Bzgl. des Personalbedarfs in der Kernverwaltung (exklusiv Bamberg Service und Schulpersonal) wird für den Planungszeitraum von 10 Jahren (01.01.2025 bis 31.12.2034, Datenstand: 01.01.2025, Planungsstand: 09.04.2025) von insgesamt 749 ausscheidenden Mitarbeiter*innen (= 64 % der Kernverwaltung) in allen vier Qualifikationsniveaustufen 1 bis 4, sowohl Tarifbeschäftigte als auch Beamtenverhältnisse, ausgegangen.

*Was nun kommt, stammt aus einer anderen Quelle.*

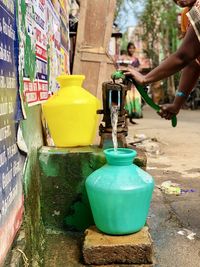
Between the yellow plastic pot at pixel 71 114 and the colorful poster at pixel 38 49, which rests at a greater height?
the colorful poster at pixel 38 49

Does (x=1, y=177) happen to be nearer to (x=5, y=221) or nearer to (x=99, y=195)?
(x=5, y=221)

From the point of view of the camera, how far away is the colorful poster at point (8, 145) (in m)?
1.65

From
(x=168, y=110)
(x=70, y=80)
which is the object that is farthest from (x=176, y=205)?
(x=70, y=80)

Es wird angenommen, dass im zweiten Qualifikationsniveau (Ausbildung zur/zum Verwaltungsfachangestellten - TVAöD, Sekretäranwärter*innen 2. QE nichttechnischer Verwaltungsdienst und Beschäftigtenlehrgang I (Ausbildungs- und Prüfungspflicht bei Stellenbewertung nach EG 6 bis 9a), ZLV - Zertifikatslehrgang Verwaltung) die Personalbedarfsdeckung zu ca. 60 Prozent durch Neueinstellungen im Bereich Ausbildung sowie durch interne Weiterqualifikationsmaßnahmen erzielt werden könnte.
lm Bereich des dritten Qualifikationsniveaus (Inspektorenanwärter*innen 3. QE nichttechnischer Verwaltungsdienst bzw. duales Studium Dipl.-Verwaltungswirt/in FH oder andere duale Studiengänge sowie Beschäftigtenlehrgang II -Ausbildungs- und Prüfungspflicht bei Stellenbewertung nach EG 9b bis 12- sowie die modulare Qualifizierung für Ämter ab A 10) wird angenommen, dass die Personalbedarfsdeckung zu ca. 50 Prozent durch externe Personalgewinnung durch Neueinstellungen im Bereich Ausbildung plus interne Weiterqualifizierung erzielt werden könnte.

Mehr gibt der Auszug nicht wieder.